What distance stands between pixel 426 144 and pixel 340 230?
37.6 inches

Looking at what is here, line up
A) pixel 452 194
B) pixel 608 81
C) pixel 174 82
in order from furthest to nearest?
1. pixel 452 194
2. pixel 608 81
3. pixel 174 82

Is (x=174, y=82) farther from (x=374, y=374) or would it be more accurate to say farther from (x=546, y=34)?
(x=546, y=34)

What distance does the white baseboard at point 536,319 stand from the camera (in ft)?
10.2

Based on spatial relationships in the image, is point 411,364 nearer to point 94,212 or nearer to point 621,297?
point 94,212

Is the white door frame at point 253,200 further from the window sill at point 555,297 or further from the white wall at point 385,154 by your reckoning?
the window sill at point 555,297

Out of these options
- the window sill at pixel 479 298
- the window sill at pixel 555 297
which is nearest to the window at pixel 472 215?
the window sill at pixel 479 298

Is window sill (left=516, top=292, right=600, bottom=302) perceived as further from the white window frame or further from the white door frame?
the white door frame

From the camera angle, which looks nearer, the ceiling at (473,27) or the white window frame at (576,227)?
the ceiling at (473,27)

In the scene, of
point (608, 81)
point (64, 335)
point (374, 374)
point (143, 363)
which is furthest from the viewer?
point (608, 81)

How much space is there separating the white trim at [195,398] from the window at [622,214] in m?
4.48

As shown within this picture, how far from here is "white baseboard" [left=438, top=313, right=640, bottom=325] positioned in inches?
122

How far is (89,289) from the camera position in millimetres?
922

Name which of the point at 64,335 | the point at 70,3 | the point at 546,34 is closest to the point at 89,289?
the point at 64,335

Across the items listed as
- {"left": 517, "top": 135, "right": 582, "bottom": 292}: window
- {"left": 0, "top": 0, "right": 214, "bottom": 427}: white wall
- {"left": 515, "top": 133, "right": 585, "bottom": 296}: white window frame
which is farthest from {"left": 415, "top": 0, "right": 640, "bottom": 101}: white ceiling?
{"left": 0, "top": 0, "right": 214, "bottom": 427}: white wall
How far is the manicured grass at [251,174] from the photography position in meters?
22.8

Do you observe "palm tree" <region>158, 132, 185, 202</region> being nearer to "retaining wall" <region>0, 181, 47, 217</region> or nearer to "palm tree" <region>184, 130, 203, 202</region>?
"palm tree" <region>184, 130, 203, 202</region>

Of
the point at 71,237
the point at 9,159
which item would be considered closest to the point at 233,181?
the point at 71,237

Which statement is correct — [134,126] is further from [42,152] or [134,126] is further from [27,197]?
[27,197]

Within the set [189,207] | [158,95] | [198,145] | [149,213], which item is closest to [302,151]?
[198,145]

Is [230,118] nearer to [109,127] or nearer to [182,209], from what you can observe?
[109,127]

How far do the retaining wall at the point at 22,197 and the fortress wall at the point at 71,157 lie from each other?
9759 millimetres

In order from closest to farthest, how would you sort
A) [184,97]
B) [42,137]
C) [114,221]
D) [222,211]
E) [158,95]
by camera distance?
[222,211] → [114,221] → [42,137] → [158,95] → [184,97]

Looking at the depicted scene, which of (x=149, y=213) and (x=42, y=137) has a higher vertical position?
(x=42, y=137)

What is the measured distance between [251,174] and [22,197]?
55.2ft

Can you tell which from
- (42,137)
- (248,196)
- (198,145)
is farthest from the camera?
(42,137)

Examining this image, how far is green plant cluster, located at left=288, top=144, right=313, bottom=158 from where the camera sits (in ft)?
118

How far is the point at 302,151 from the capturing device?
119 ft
________
EXERCISE GOAL: Reproduce the data, keeping every line exactly the same.

TASK OUTPUT:
What distance stands between pixel 426 144 and pixel 340 230?
37.6 inches

Looking at what is here, line up
A) pixel 452 194
B) pixel 608 81
C) pixel 174 82
in order from furthest to nearest?
1. pixel 452 194
2. pixel 608 81
3. pixel 174 82

Is (x=174, y=82) farther from (x=374, y=374) or would it be more accurate to say farther from (x=546, y=34)?
(x=546, y=34)

What distance does the white baseboard at point 536,319 stand from the camera (in ft)?
10.2

Based on spatial relationships in the image, is point 411,364 nearer to point 94,212 or nearer to point 621,297?
point 94,212

Is the white door frame at point 253,200 further from the window sill at point 555,297 or further from the white wall at point 385,154 by your reckoning?
the window sill at point 555,297

Out of these options
- the window sill at pixel 479 298
- the window sill at pixel 555 297
which is nearest to the window at pixel 472 215?
the window sill at pixel 479 298

Is window sill (left=516, top=292, right=600, bottom=302) perceived as further from the white window frame or further from the white door frame?
the white door frame

From the camera angle, which looks nearer, the ceiling at (473,27) or the white window frame at (576,227)?
the ceiling at (473,27)

In the scene, of
point (608, 81)
point (64, 335)
point (374, 374)
point (143, 363)
which is furthest from the viewer?
point (608, 81)

How much space is there separating the white trim at [195,398] from the window at [622,214] in m?
4.48

As shown within this picture, how far from here is "white baseboard" [left=438, top=313, right=640, bottom=325] positioned in inches?
122

How far is (89,289) from the camera position in millimetres?
922

Name which of the point at 64,335 | the point at 70,3 | the point at 546,34 is closest to the point at 89,289?
the point at 64,335

Across the items listed as
- {"left": 517, "top": 135, "right": 582, "bottom": 292}: window
- {"left": 0, "top": 0, "right": 214, "bottom": 427}: white wall
- {"left": 515, "top": 133, "right": 585, "bottom": 296}: white window frame
which is farthest from {"left": 415, "top": 0, "right": 640, "bottom": 101}: white ceiling?
{"left": 0, "top": 0, "right": 214, "bottom": 427}: white wall
How far is the manicured grass at [251,174] from the photography position in meters?
22.8

Do you observe "palm tree" <region>158, 132, 185, 202</region> being nearer to "retaining wall" <region>0, 181, 47, 217</region> or nearer to "palm tree" <region>184, 130, 203, 202</region>?
"palm tree" <region>184, 130, 203, 202</region>

Of
the point at 71,237
the point at 9,159
which item would be considered closest to the point at 233,181?
the point at 71,237

Which statement is correct — [134,126] is further from [42,152] or [134,126] is further from [27,197]?
[27,197]

Within the set [189,207] | [158,95] | [198,145] | [149,213], which item is closest to [302,151]?
[198,145]

Is [230,118] nearer to [109,127] or nearer to [182,209], from what you can observe?
[109,127]

How far do the retaining wall at the point at 22,197 and the fortress wall at the point at 71,157 lie from each other?
9759 millimetres

In order from closest to farthest, how would you sort
A) [184,97]
B) [42,137]
C) [114,221]
D) [222,211]
E) [158,95]
by camera distance?
[222,211] → [114,221] → [42,137] → [158,95] → [184,97]

Looking at the depicted scene, which of (x=149, y=213) and (x=42, y=137) has a higher vertical position?
(x=42, y=137)

What is the measured distance between [251,174] and [22,197]?
55.2ft

Can you tell which from
- (42,137)
- (248,196)
- (198,145)
is farthest from the camera?
(42,137)

Examining this image, how far is green plant cluster, located at left=288, top=144, right=313, bottom=158 from where the camera sits (in ft)?
118

How far is the point at 302,151 from the capturing device?
119 ft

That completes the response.